Study text START

Ocean Losing Its Appetite for Carbon
Christine Dell'Amore, National Geographic News 18 Nov 09;

The world's oceans, which normally gobble up carbon dioxide, are getting stuffed to the gills, according to the most thorough study to date of human-made carbon in the seas.

Between 2000 and 2007, as emissions of the potent greenhouse gas carbon dioxide skyrocketed, the amount of human-made carbon absorbed by the oceans fell from 27 to 24 percent.

In terms of ocean processes, "that's a pretty large drop, and the trend is pretty clear: The ocean can't keep up with [human-made carbon]," said study leader Samar Khatiwala, an oceanographer at Columbia University's Lamont-Doherty Earth Observatory.

Khatiwala is careful to point out that the total uptake of carbon is not declining—the rate is just not growing as fast as it used to.

But if the oceans continue to be overwhelmed by carbon, more of the gas will remain in the already warming atmosphere, the authors say.

"Ultimately the ocean is what's controlling what's going on here," said Chris Sabine, a supervisory oceanographer at NOAA's Pacific Marine Environmental Laboratory in Seattle, Washington, who was not involved in the research.

"It's a big deal that it's becoming less efficient in taking up CO2."

Working Backward

Carbon dioxide easily dissolves in seawater, so the oceans act as gigantic carbon sinks.

The blue part of our planet currently stockpiles about 150 billion tons of carbon. In 2008 the oceans sucked up 2.3 billion tons of carbon—about six years' worth of U.S. gasoline consumption, Khatiwala said.

For their study, Khatiwala and colleagues collected data on seawater temperature and salinity recorded from 1765 to 2008.

The team also gathered data on amounts of ocean pollutants called chlorofluorocarbons. These chemicals act as "tracers," allowing the scientists to figure out the time it takes for a substance to go from the surface of the ocean to the interior.

Based on this data, the team created a mathematical technique that allowed them to "work backward" to determine how much human-made carbon has entered the ocean over the years.

The researchers found that when human-made carbon dioxide began increasing dramatically in the 1950s, the oceans began absorbing more of that carbon.

But in recent decades the rate of absorbtion has declined, and the reasons for the slowdown are still unclear.

Study text END
Supplied material START

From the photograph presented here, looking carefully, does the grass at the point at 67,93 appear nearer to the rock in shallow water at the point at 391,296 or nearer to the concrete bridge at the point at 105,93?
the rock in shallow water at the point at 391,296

Supplied material END

== Activity list ==
A – Please list every person named in the ocean carbon article.
B – Output the ocean carbon article from "The blue part" up to and including "of that carbon.".
C – Carry the ocean carbon article on from its final sentence by writing the part that comes next.

== Answers to the exercises ==
A –
Christine Dell'Amore
Samar Khatiwala
Chris Sabine

B –
The blue part of our planet currently stockpiles about 150 billion tons of carbon. In 2008 the oceans sucked up 2.3 billion tons of carbon—about six years' worth of U.S. gasoline consumption, Khatiwala said.

For their study, Khatiwala and colleagues collected data on seawater temperature and salinity recorded from 1765 to 2008.

The team also gathered data on amounts of ocean pollutants called chlorofluorocarbons. These chemicals act as "tracers," allowing the scientists to figure out the time it takes for a substance to go from the surface of the ocean to the interior.

Based on this data, the team created a mathematical technique that allowed them to "work backward" to determine how much human-made carbon has entered the ocean over the years.

The researchers found that when human-made carbon dioxide began increasing dramatically in the 1950s, the oceans began absorbing more of that carbon.

C –
It might have something to do with increased carbon dioxide emissions making seawater more acidic, the authors say. That's because more acidic waters are less able to dissolve carbon dioxide.

Likewise, carbon dioxide can't dissolve as easily in warmer water—which is why about 40 percent of past carbon emissions were absorbed into the chilly oceans off Antarctica, according to the study, published tomorrow in the journal Nature.

Tremendous Service

The new results complement earlier observational studies of carbon dioxide in the oceans, including a 2004 Science paper by NOAA's Sabine and colleagues.

But Sabine cautioned that the new study doesn't take into account biological processes.

For instance, tiny algae called phytoplankton take up carbon dioxide through photosynthesis. When phytoplankton die, their remains drift to the depths and decompose—a natural cycle that keeps carbon trapped on the seafloor for centuries.

So far, scientists have assumed that this process hasn't really changed due to global warming, said study-co author Timothy Hall, a senior scientist at NASA's Goddard Institute for Space Studies.

But it's possible that warming seawater could set off a chain of effects that might damage the natural cycle, Hall said.

The oceans circulate water globally via a series of "pumps" that cause cold, dense waters to sink and nutrient-rich waters to rise.

Some of the pumps have not been functioning as well in recent years, leading scientists to speculate that warming surface temperatures may be to blame.

Less ocean mixing could means that fewer nutrients from the deep ocean are rising up to sustain phytoplankton, Hall said. Fewer phytoplankton mean less photosynthesis, which could lead to more carbon dioxide in the atmosphere.

"The oceans are performing a tremendous service for humankind," NOAA's Sabine said.

"If we throw [the oceans' carbon uptake] out of whack … the potential is there to completely overwhelm what we're trying to do with limiting our fossil fuel emissions."